ОБ УПРАЖНЕНИИ:
Ответьте на вопросы по отрывку воспоминаний о детстве:
(а) Какого автора целиком прочитали вслух рассказчику осенью и зимой 1886 года?
(б) Каким названо новосшитое платье Ноккерт?
(в) Где рассказчик, уже будучи студентом, увидел старушонку с козлиной бородкой?

ЦИТИРУЕМЫЙ ОТРЫВОК:
======

В эти именно годы суровость детского дня моего была так подавляюща, что я, музыкально подбирая мотивы моих дней, сравнил бы их с монотонностью гамм; и я… влюбился… в гаммы; с какою-то болезненной радостью я отдавался монотонным переливам: вперед-назад, вперед-назад, — без конца, без начала; ни мелодийки; сурово, однообразно, пустынно. Восприятие гамм и непроизвольная символизация их с днями моей жизни позднее отразились в «Симфонии»: «И эти песни были, как гаммы. Гаммы из невидимого мира. Вечно те же и те же, без начала и конца» («Симфония»).
Я бы мог подставить вместо слова «гаммы»: дни пяти-шестилетнего Бореньки.
Весь этот период я провел с гувернантками; сперва жили немки; потом француженки; но они не умели уже меня оживить, как умела это сделать Раиса Ивановна. Генриэтта Мартыновна, страдавшая малокровием и немотою, как я, была скорей транспарантом, пропускающим сквозь себя нездоровость среды и атмосферы квартиры, чем экраном, заслоняющим от них; ее молчание, ее неумение меня отвлечь и заставило меня преждевременно выползать в гостиную и собирать наблюдения об отношениях взрослых друг к другу; ни разговора, ни игры, ни просто конкретно выраженной ласки: бледная немощь всех проявлений! Фрейляйн Ноккерт, с растительностью на подбородке, была иная: пребезобразная, но преуютная; она поставила на вид, что все же надо мне читать хорошие книги для детей; и мне зачитали Андерсена и Гримма.
Так сказка вернулась под флагом: «Хорошей книги для детей».
Осенью и зимой 1886 года мне был прочитан вслух весь Андерсен; моей любимой фигурой оказалась «ведьма»; о «ведьмах» так уютно рассказывала мне Ноккерт; выходило: ведьма — прелестнейшее существо, несмотря на уродство лица и козлиную бородку. Я разглядывал: ведь бородка-то такая была и у Ноккерт; и она безобразна, как ведьма: не ведьма ли она?
Но тут случилось несчастье: в начале 1887 года Ноккерт надела свое новосшитое, гелиотроповое платье, о котором мы с ней мечтали; и в этот же день, в новом платье, поссорившись с матерью, покинула наш дом; и уютный мир «ведьм», мне блеснувший, как солнечный луч, был потушен, потому что Кениг и Беккер, бледно мелькнув, бледно исчезли, не нарушив сурового перемогания дней.
Через несколько лет, уже будучи студентом, я увидел однажды на Смоленском рынке пребезобразнейшую старушонку, весьма бедно одетую, с длинной, седою, козлиной бородкою; я подумал:
«Где это я видел ее?»
Посмотрел в спину: спина исчезла в толпе; и тут только вспомнил:
«Да ведь это — Ноккерт!»

======

ДАННЫЕ:
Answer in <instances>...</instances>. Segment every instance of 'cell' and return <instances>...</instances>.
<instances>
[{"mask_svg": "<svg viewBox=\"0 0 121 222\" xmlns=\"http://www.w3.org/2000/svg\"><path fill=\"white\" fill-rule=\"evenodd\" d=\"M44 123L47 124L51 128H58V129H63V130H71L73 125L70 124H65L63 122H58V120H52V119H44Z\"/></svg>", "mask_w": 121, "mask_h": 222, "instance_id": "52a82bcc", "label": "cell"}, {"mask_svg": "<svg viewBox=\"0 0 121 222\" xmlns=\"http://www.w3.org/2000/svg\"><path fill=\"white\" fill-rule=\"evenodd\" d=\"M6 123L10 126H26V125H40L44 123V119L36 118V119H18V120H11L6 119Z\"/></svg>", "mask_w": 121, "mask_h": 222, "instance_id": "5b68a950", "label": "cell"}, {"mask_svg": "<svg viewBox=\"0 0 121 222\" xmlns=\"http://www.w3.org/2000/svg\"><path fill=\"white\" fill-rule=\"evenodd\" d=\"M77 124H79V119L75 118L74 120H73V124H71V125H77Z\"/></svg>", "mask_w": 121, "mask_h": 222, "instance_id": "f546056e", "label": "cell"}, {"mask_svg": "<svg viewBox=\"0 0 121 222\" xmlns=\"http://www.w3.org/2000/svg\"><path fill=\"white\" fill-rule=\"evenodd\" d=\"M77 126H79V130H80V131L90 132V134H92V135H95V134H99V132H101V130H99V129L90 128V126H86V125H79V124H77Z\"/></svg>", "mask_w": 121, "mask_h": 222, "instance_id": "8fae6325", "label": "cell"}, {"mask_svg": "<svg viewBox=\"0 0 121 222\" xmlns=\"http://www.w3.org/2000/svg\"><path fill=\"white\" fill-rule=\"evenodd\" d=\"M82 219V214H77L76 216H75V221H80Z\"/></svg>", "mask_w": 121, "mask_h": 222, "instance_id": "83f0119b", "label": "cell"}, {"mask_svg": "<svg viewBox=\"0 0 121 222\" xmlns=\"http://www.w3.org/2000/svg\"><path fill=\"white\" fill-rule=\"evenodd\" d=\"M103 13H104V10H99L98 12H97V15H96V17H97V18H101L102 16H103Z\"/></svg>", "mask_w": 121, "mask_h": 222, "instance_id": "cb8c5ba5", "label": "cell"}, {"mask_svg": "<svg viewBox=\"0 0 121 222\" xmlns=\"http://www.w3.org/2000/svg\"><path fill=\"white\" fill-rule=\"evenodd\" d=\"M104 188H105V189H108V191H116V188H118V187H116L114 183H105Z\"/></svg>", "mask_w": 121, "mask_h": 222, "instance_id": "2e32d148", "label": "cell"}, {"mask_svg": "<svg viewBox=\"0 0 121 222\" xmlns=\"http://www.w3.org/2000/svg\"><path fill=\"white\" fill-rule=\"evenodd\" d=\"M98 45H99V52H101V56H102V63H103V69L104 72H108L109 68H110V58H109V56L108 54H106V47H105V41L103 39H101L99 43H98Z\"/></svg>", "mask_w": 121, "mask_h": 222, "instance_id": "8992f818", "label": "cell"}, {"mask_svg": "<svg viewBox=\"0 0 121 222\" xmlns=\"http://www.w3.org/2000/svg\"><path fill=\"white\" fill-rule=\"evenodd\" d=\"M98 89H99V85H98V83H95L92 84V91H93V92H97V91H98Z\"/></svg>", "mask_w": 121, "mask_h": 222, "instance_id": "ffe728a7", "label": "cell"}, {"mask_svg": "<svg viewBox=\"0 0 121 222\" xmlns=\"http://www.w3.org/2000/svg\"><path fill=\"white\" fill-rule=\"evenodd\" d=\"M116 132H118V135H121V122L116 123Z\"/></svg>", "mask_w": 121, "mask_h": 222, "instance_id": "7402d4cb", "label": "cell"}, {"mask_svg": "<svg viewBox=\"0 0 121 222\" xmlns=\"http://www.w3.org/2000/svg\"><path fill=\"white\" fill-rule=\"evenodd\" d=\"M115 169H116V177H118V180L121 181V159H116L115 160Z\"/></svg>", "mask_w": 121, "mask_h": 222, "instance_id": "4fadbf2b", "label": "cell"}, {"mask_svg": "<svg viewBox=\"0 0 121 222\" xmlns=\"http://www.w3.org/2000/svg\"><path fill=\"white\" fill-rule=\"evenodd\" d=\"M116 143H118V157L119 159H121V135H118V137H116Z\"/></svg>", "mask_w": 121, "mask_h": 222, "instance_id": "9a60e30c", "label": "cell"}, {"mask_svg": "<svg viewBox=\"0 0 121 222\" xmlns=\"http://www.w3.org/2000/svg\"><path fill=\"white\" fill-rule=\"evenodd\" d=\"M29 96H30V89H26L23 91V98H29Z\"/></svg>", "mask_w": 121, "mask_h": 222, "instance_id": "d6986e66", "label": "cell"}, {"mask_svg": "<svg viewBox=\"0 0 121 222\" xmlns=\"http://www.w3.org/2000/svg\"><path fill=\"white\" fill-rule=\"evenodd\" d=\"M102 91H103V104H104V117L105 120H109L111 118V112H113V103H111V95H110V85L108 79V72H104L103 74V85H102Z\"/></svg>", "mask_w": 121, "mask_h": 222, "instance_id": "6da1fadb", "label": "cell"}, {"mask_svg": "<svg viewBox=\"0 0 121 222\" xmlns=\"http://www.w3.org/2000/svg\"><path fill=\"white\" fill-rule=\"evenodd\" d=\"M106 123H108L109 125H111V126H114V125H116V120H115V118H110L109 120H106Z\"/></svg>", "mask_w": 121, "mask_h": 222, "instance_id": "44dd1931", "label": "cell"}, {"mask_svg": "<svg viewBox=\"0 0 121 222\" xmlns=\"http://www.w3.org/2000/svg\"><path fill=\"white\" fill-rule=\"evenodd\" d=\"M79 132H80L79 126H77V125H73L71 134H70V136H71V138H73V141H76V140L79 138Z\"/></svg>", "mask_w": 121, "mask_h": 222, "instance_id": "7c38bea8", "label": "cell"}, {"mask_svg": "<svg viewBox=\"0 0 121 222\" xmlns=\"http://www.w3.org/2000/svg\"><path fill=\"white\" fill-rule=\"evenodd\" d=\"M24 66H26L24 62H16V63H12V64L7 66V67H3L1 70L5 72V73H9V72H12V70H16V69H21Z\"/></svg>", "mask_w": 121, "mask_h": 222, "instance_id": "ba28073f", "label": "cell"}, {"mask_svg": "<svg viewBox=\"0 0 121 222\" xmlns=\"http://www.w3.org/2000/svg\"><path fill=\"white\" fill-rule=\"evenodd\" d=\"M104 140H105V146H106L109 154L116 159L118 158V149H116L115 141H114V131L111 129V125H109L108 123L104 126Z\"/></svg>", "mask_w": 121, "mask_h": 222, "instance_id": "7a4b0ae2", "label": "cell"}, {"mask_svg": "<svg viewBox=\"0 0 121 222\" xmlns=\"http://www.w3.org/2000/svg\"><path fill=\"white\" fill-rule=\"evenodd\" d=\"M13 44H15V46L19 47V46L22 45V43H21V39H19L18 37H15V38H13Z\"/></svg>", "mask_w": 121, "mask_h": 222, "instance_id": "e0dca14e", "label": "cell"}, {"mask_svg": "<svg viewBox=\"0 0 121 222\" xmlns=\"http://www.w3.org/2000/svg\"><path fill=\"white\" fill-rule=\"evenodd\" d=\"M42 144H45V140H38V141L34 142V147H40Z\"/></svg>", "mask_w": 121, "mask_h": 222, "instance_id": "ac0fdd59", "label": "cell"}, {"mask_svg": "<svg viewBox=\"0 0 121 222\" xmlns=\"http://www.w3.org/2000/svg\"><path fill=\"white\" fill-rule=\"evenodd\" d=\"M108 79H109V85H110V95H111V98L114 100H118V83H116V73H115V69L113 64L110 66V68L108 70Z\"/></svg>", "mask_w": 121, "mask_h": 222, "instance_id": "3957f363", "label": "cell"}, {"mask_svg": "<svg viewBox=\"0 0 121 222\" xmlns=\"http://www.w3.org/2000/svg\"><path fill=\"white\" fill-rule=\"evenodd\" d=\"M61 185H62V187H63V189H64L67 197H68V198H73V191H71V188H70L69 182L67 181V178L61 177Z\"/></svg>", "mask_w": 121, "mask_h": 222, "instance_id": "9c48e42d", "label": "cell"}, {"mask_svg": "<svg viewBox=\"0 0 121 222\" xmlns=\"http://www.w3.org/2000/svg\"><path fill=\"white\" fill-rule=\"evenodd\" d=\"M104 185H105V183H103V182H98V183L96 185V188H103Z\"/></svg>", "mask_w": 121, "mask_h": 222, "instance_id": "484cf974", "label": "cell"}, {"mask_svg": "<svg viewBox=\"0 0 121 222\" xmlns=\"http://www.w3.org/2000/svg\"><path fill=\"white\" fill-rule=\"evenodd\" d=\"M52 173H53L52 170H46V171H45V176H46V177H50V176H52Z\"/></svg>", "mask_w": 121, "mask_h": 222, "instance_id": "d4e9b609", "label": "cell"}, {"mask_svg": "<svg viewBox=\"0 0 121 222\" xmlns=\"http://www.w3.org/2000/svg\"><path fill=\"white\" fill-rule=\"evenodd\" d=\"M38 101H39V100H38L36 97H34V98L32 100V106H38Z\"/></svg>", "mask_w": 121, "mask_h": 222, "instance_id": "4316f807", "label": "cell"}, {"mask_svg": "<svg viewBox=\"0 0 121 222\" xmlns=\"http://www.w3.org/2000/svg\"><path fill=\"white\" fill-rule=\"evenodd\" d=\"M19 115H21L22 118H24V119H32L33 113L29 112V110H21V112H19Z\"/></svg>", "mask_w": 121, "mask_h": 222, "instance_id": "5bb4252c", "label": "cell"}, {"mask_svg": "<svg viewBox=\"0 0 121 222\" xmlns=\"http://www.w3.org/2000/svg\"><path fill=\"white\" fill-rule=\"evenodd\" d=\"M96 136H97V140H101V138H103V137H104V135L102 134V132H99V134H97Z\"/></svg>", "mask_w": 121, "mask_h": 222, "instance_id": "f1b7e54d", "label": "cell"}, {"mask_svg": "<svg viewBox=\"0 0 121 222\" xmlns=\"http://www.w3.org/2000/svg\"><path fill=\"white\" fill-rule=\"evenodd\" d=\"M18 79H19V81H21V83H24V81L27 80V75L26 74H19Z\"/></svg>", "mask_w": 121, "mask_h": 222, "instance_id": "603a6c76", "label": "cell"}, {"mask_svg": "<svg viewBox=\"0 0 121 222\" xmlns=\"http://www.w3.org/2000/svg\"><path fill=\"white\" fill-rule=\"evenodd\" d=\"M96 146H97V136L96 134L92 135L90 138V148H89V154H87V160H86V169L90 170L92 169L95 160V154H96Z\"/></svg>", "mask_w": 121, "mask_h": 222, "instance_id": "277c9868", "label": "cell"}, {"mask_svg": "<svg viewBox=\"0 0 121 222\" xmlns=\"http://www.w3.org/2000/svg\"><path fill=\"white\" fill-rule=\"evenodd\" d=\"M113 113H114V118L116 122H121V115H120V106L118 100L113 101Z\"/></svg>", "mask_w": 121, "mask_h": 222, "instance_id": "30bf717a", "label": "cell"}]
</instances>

======

РЕШЕНИЕ ЗАДАЧИ:
(а) Андерсена.
(б) Гелиотроповым.
(в) На Смоленском рынке.